I am glad that Premier Danny is taking the actions that he is by showing the crooks that he is in charge. He is doing what his people want him to do, and that is not to give away any more of our natural resources, resources which should have been and still be creating industry, jobs and prosperity in our province, Newfoundland and Labrador.

Then we can send off much more monies to the equalization pot to be distributed to Canada.

We will then be registered on the Ottawa Balance Sheet in our respectful place, the column on the ledger which records our contributions which were earned rightfully from our natural and human resources, and not record us as a benefactor of the Equalization Pot, by the way which we also contribute to.

We more than paid our way in Canada, but never every got credit for it. For cripes sake our resources were bringing in Billions of dollars annually to the coffers of the other provinces.

This will hurt the rest of Canada more than it will hurt Newfoundland and Labrador and that is the reason for the Yakabuski article in today's Globe and Mail using the Refrain of the name Hugo Chavez when referring to Premier Williams.

The Globe and Mail was part of the reason that we have gotten no Thanks for all the resources sent that we sent off to Canada for processing, refining and smelting. The Globe and Mail was also the reason that we have had to face so much criticism and were lowered to be rift-raft in the eyes of Canadians through articles written by Wente, etc. There was NEVER EVER an article written in that Rag which told of the Natural Resources from Newfoundland and Labrador, which Canadians were greatly benefitting from.

I am the happiest person in the World today, that we have somebody like Premier Danny who is getting the message out there that Newfoundland and Labrador has resources which Canada benefitted from greatly, but Newfoundland and Labrador had to go hungry because those resources were destined for other parts of Canada and the World, but from this day forward Premier Williams promises that there will be NO MORE GIVEAWAYS.


Myles, I wish to Thank You for your wonderful articles which have been self-explanatory, please keep up the great work, at least, Myles until the need for those articles becomes redundant!

Patriot said...

Hi Anon,

Thanks for your comment. As to your last statement, "please keep up the great work, at least, Myles until the need for those articles becomes redundant!" all I can say is I sincerely hope that day will come.

As much as I have become accustomed to doing my best to make NL's case I will never get used to the abuses that have been and continue to be heaped upon this place.

I sincerly hope the day will come with sites like this one will become redundant but sadly I somehow suspect that if the day ever does come it will be long after I'm under the soil.

Anonymous said...

"I somehow suspect that if the day ever does come it will be long after I'm under the soil."

Sadly I agree with you Myles, but I'm really happy to hear that your not going anywere.Since Sue has gone, your all we have.OH, I dont mean to leave out our very own version of the three stooges, but they dont count.

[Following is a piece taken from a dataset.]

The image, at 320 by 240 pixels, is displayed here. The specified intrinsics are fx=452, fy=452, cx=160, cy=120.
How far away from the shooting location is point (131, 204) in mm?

About that article, I really don't know why everybody is getting so upset Myles, I've said this before a thousand times my freind how Newfoundlanders and Labradoreans are thought of in Canada.I know it must come as a shock to some but I hope you don't feel that I wasn't exzagerating what I was writing Myles just to get a reaction from your readers.Sometimes the truth is hard to hear,or better still ,believe.